Premenstrual dysphoric disorder (PMDD) may have its roots in a genetic predisposition, the MTHFR gene variances, with impaired methylation.
In PMDD, neurotransmitters such as serotonin and dopamine are influenced by oestrogen and progesterone fluctuations in the luteal phase of the menstrual cycle1. That is, from ovulation to the first day of menstrual bleeding.
The symptoms of PMDD include debilitating depression, anxiety, mental impairment and fatigue, amongst others. The nervous system and neurotransmitters are misaligned, though the nature of this is unknown2.
During the methylation cycle, SAMe is produced, resulting in the synthesis and balancing of neurotransmitters.
People with MTHFR gene mutations may not produce sufficient SAMe to ensure proper neurotransmitter production and management3. Supplementing with SAMe can alleviate PMDD symptoms in some people in a relatively short space of time4.
Why is SAMe so effective in this situation?
Unclear, but a theory is that if you have MTHFR genetic mutation issues and methylation problems, thus not producing sufficient SAMe, the brain likely already has low serotonin levels.
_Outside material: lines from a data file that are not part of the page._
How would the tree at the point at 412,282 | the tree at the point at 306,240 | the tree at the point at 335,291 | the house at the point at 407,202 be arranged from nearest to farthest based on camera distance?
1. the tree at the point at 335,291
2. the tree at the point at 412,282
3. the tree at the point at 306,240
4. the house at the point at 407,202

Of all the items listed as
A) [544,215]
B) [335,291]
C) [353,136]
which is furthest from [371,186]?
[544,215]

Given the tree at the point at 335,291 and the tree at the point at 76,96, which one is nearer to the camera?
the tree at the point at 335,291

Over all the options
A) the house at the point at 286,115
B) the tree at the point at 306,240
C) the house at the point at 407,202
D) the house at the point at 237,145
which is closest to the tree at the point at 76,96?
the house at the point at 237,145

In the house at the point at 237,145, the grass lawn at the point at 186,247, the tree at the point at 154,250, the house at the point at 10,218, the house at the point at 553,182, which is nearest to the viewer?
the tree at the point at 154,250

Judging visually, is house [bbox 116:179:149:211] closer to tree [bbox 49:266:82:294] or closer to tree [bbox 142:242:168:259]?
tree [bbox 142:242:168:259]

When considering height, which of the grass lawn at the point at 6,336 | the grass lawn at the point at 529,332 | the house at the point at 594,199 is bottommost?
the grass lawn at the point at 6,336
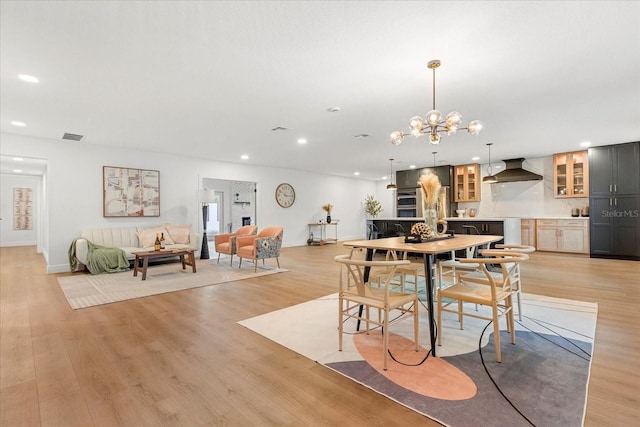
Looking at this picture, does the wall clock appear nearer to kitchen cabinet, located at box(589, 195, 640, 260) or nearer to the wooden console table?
the wooden console table

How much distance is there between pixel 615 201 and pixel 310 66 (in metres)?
7.58

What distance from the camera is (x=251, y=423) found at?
5.10ft

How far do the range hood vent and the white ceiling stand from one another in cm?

In the luteal phase as oestrogen drops, serotonin levels are very low. We need serotonin to stay feeling happy and well.
MTHFR gene variations and methylation issues may not exist independently, with low zinc, B6 and iron all important for neurotransmitter production. Inflammation causes a reduction in neurotransmitters, with research showing that those with PMDD have increased inflammatory markers in the luteal phase5.
Getting tested for MTHFR variants will help you move forward in getting the right treatment, and if you need more support, book in with an experienced practitioner.
- Tiranini L, Nappi RE. Recent advances in understanding/management of premenstrual dysphoric disorder/premenstrual syndrome. Faculty Reviews. 2022;11:11.
- Hantsoo L, Epperson CN. Allopregnanolone in premenstrual dysphoric disorder (PMDD): evidence for dysregulated sensitivity to GABA-A receptor modulating neuroactive steroids across the menstrual cycle. Neurobiology of Stress. 2020;12:100213.
- Zeitoun T, El-Sohemy A. Folate intake, MTHFR genotype and premenstrual symptoms. British Journal of Nutrition. 2025;135(6):632-642.
- Peng T, Cheng H, Wu T. S-adenosylmethionine (SAMe) as an adjuvant therapy for patients with depression: an updated systematic review and meta-analysis. General Hospital Psychiatry. 2024;86:118-126.
- Bertone-Johnson ER. Chronic inflammation and premenstrual syndrome: a missing link found? Journal of Women’s Health. 2016;25(9):857-858.